| HN Mirror

Y	Hacker News new \| ask \| show \| jobs

by danShumway 1180 days ago

Yes, but.

I think people are sleeping a little bit on how expansive these attacks can be and how much limiting them also limits GPT's usefulness.

Part of the problem is you can't stick a middleware between the website and GPT, you can only stick the middleware between GPT and the system consuming the data that GPT spits out -- because the point of GPT here is to be the middleware, it's to work with unstructured data that would otherwise be difficult to parse and/or sanitize. So you have to give it the raw stuff and then essentially treat everything GPT spits out as potentially malicious data, which is possible but does limit the types of systems you can build.

On top of that, the types of attacks here are somewhat broader than I think the average person understands. In the best case scenario, user data on a website can probably override what data gets returned from other users and from the website itself: it's likely that someone on Twitter can write a tweet that, when scraped by GPT, changes what GPT returns when parsing other tweets. And it's not clear to me how to mitigate that, and that is a much broader attack than other scraping services typically need to deal with.

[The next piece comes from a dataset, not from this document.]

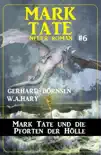 Mark Tate und die Pforten der Hölle: Neuer Mark Tate Roman 6 sinopsis y comentarios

But in the worst case scenario, the user content can reprogram GPT to accomplish other tasks, and even give it "secret" instructions. And because GPT is kind of fuzzy about how it gets prompted, that means that not only does the data following a fetch need to be treated as potentially malicious, any response or question or action GPT takes after fetching that data until the whole context gets reset also should likely be treated as potentially malicious. And again, I'm not sure if there's a way around that problem. I don't know that you can sandbox a single GPT answer without resetting GPT's memory and starting over with a new prompt. Maybe it is possible, but I haven't seen it done before.

None of that means you're wrong -- you're correct. The way you deal with problems like this is to identify your attack vectors and isolate them and take away their permissions. But... following your advice for GPT is probably trickier than most people are anticipating, and it has real consequences for how useful the resulting service can be. Which probably means we should be more hesitant to wire it up to a bunch of random APIs, but that's not something OpenAI seems to be worried about.

I suspect that it is a lot easier for an average dev to sandbox a deterministic scraper and to block SQL injection than it is for that dev to build a useful system that blocks prompt injection attacks. There are sanitization libraries and middleware solutions you can pass untrustworthy SQL into -- but nothing like that exists for GPT.